I don't know how these awards work but would presume that to achieve a platinum award, with the pay increase which it involves, one would previously have had a gold award. Questions might be asked as to if and when Sharpe received that and whether Montgomery chaired the Committee granting such an award. If so was work on PACE mentioned as part of the reason for the award.

It all looks potentially a little too close for comfort, but possibly merely a reflection of the modern way of conducting matters rather major problem.
 
@Robert 1973

I think the drug scenarios may be analogous but maybe the important point is that the tactic is unethical whatever it is linked to.

I think the problem is close to the comment in the RCGP document that ffctivly says that people with ME/CFS ar exceptions to the legal position on informed consent because it may be in their best interests to be lied to.
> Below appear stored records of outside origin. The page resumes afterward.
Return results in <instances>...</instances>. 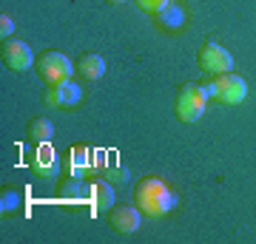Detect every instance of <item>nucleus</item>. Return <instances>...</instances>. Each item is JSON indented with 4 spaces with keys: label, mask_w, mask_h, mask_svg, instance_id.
I'll use <instances>...</instances> for the list:
<instances>
[{
    "label": "nucleus",
    "mask_w": 256,
    "mask_h": 244,
    "mask_svg": "<svg viewBox=\"0 0 256 244\" xmlns=\"http://www.w3.org/2000/svg\"><path fill=\"white\" fill-rule=\"evenodd\" d=\"M14 202H18V193H3V213H6V210H12L14 208Z\"/></svg>",
    "instance_id": "18"
},
{
    "label": "nucleus",
    "mask_w": 256,
    "mask_h": 244,
    "mask_svg": "<svg viewBox=\"0 0 256 244\" xmlns=\"http://www.w3.org/2000/svg\"><path fill=\"white\" fill-rule=\"evenodd\" d=\"M88 199L94 210H111L114 208V188L108 179H97L88 185Z\"/></svg>",
    "instance_id": "9"
},
{
    "label": "nucleus",
    "mask_w": 256,
    "mask_h": 244,
    "mask_svg": "<svg viewBox=\"0 0 256 244\" xmlns=\"http://www.w3.org/2000/svg\"><path fill=\"white\" fill-rule=\"evenodd\" d=\"M80 179H72L68 185L60 188V199H86L88 196V188L86 185H77Z\"/></svg>",
    "instance_id": "13"
},
{
    "label": "nucleus",
    "mask_w": 256,
    "mask_h": 244,
    "mask_svg": "<svg viewBox=\"0 0 256 244\" xmlns=\"http://www.w3.org/2000/svg\"><path fill=\"white\" fill-rule=\"evenodd\" d=\"M52 136H54V125H52V119L34 117L32 122H28V139H34L37 145L52 142Z\"/></svg>",
    "instance_id": "12"
},
{
    "label": "nucleus",
    "mask_w": 256,
    "mask_h": 244,
    "mask_svg": "<svg viewBox=\"0 0 256 244\" xmlns=\"http://www.w3.org/2000/svg\"><path fill=\"white\" fill-rule=\"evenodd\" d=\"M134 3H137L142 11H162L171 0H134Z\"/></svg>",
    "instance_id": "16"
},
{
    "label": "nucleus",
    "mask_w": 256,
    "mask_h": 244,
    "mask_svg": "<svg viewBox=\"0 0 256 244\" xmlns=\"http://www.w3.org/2000/svg\"><path fill=\"white\" fill-rule=\"evenodd\" d=\"M88 154H92V151H88L86 145H77V148H72V151H68V168H72V179H82V176H86V171L94 165L92 159H88Z\"/></svg>",
    "instance_id": "11"
},
{
    "label": "nucleus",
    "mask_w": 256,
    "mask_h": 244,
    "mask_svg": "<svg viewBox=\"0 0 256 244\" xmlns=\"http://www.w3.org/2000/svg\"><path fill=\"white\" fill-rule=\"evenodd\" d=\"M57 91H60V102H63V105H72V102L80 100V88H77L72 80L63 82V85H57Z\"/></svg>",
    "instance_id": "14"
},
{
    "label": "nucleus",
    "mask_w": 256,
    "mask_h": 244,
    "mask_svg": "<svg viewBox=\"0 0 256 244\" xmlns=\"http://www.w3.org/2000/svg\"><path fill=\"white\" fill-rule=\"evenodd\" d=\"M106 179L108 182H128V168H122V165H111L108 171H106Z\"/></svg>",
    "instance_id": "15"
},
{
    "label": "nucleus",
    "mask_w": 256,
    "mask_h": 244,
    "mask_svg": "<svg viewBox=\"0 0 256 244\" xmlns=\"http://www.w3.org/2000/svg\"><path fill=\"white\" fill-rule=\"evenodd\" d=\"M134 205L142 210V216H165L174 208V193L160 176H142L134 188Z\"/></svg>",
    "instance_id": "1"
},
{
    "label": "nucleus",
    "mask_w": 256,
    "mask_h": 244,
    "mask_svg": "<svg viewBox=\"0 0 256 244\" xmlns=\"http://www.w3.org/2000/svg\"><path fill=\"white\" fill-rule=\"evenodd\" d=\"M214 85V97L225 105H239V102L248 97V82L234 71H225V74H216V80L210 82Z\"/></svg>",
    "instance_id": "4"
},
{
    "label": "nucleus",
    "mask_w": 256,
    "mask_h": 244,
    "mask_svg": "<svg viewBox=\"0 0 256 244\" xmlns=\"http://www.w3.org/2000/svg\"><path fill=\"white\" fill-rule=\"evenodd\" d=\"M12 28H14V23H12V17H0V40H9V34H12Z\"/></svg>",
    "instance_id": "17"
},
{
    "label": "nucleus",
    "mask_w": 256,
    "mask_h": 244,
    "mask_svg": "<svg viewBox=\"0 0 256 244\" xmlns=\"http://www.w3.org/2000/svg\"><path fill=\"white\" fill-rule=\"evenodd\" d=\"M3 63H6V68L20 74V71H28L34 65V54H32V48L23 40L9 37V40H3Z\"/></svg>",
    "instance_id": "6"
},
{
    "label": "nucleus",
    "mask_w": 256,
    "mask_h": 244,
    "mask_svg": "<svg viewBox=\"0 0 256 244\" xmlns=\"http://www.w3.org/2000/svg\"><path fill=\"white\" fill-rule=\"evenodd\" d=\"M140 219H142V210L137 205H114L108 210V227L120 236L134 233L140 227Z\"/></svg>",
    "instance_id": "7"
},
{
    "label": "nucleus",
    "mask_w": 256,
    "mask_h": 244,
    "mask_svg": "<svg viewBox=\"0 0 256 244\" xmlns=\"http://www.w3.org/2000/svg\"><path fill=\"white\" fill-rule=\"evenodd\" d=\"M196 63H200V68L205 74H225V71H230V68H234V57H230L228 48H222L220 43L208 40V43L200 48Z\"/></svg>",
    "instance_id": "5"
},
{
    "label": "nucleus",
    "mask_w": 256,
    "mask_h": 244,
    "mask_svg": "<svg viewBox=\"0 0 256 244\" xmlns=\"http://www.w3.org/2000/svg\"><path fill=\"white\" fill-rule=\"evenodd\" d=\"M77 71H80V77H86V80H100L102 74H106V63H102L100 54L88 51V54H82L80 60H77Z\"/></svg>",
    "instance_id": "10"
},
{
    "label": "nucleus",
    "mask_w": 256,
    "mask_h": 244,
    "mask_svg": "<svg viewBox=\"0 0 256 244\" xmlns=\"http://www.w3.org/2000/svg\"><path fill=\"white\" fill-rule=\"evenodd\" d=\"M34 71L46 85H63V82L72 80L74 65L63 51H52V48H48V51H43V54L34 60Z\"/></svg>",
    "instance_id": "2"
},
{
    "label": "nucleus",
    "mask_w": 256,
    "mask_h": 244,
    "mask_svg": "<svg viewBox=\"0 0 256 244\" xmlns=\"http://www.w3.org/2000/svg\"><path fill=\"white\" fill-rule=\"evenodd\" d=\"M111 6H120V3H126V0H108Z\"/></svg>",
    "instance_id": "19"
},
{
    "label": "nucleus",
    "mask_w": 256,
    "mask_h": 244,
    "mask_svg": "<svg viewBox=\"0 0 256 244\" xmlns=\"http://www.w3.org/2000/svg\"><path fill=\"white\" fill-rule=\"evenodd\" d=\"M28 168L37 173V176H43V179H52L57 171H60V162H57V154L52 142H43L37 145V151L28 156Z\"/></svg>",
    "instance_id": "8"
},
{
    "label": "nucleus",
    "mask_w": 256,
    "mask_h": 244,
    "mask_svg": "<svg viewBox=\"0 0 256 244\" xmlns=\"http://www.w3.org/2000/svg\"><path fill=\"white\" fill-rule=\"evenodd\" d=\"M205 102H208V97H205V88L200 82H185L182 88L176 91V102H174L180 122H196L205 114Z\"/></svg>",
    "instance_id": "3"
}]
</instances>
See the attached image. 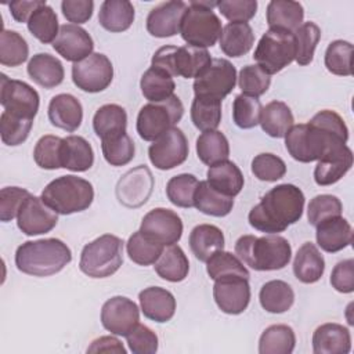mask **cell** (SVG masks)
<instances>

It is a hang over from the paternalism of Freud that actually breaks the law. It is much the same as Wessely's 'psychiatry is for grown-ups'.
 
I think the problem is close to the comment in the RCGP document that ffctivly says that people with ME/CFS ar exceptions to the legal position on informed consent because it may be in their best interests to be lied to.

Where do they say that? Do they have a legal authority for the proposition that some people who have mental capacity do not have the same rights as others?
 
Where do they say that? Do they have a legal authority for the proposition that some people who have mental capacity do not have the same rights as others?


I cannot remember where it was. It was flagged up on a thread last week. Something about 'complex CFS cases ' being an exception. There was discussion on the thread about mental capacity issues.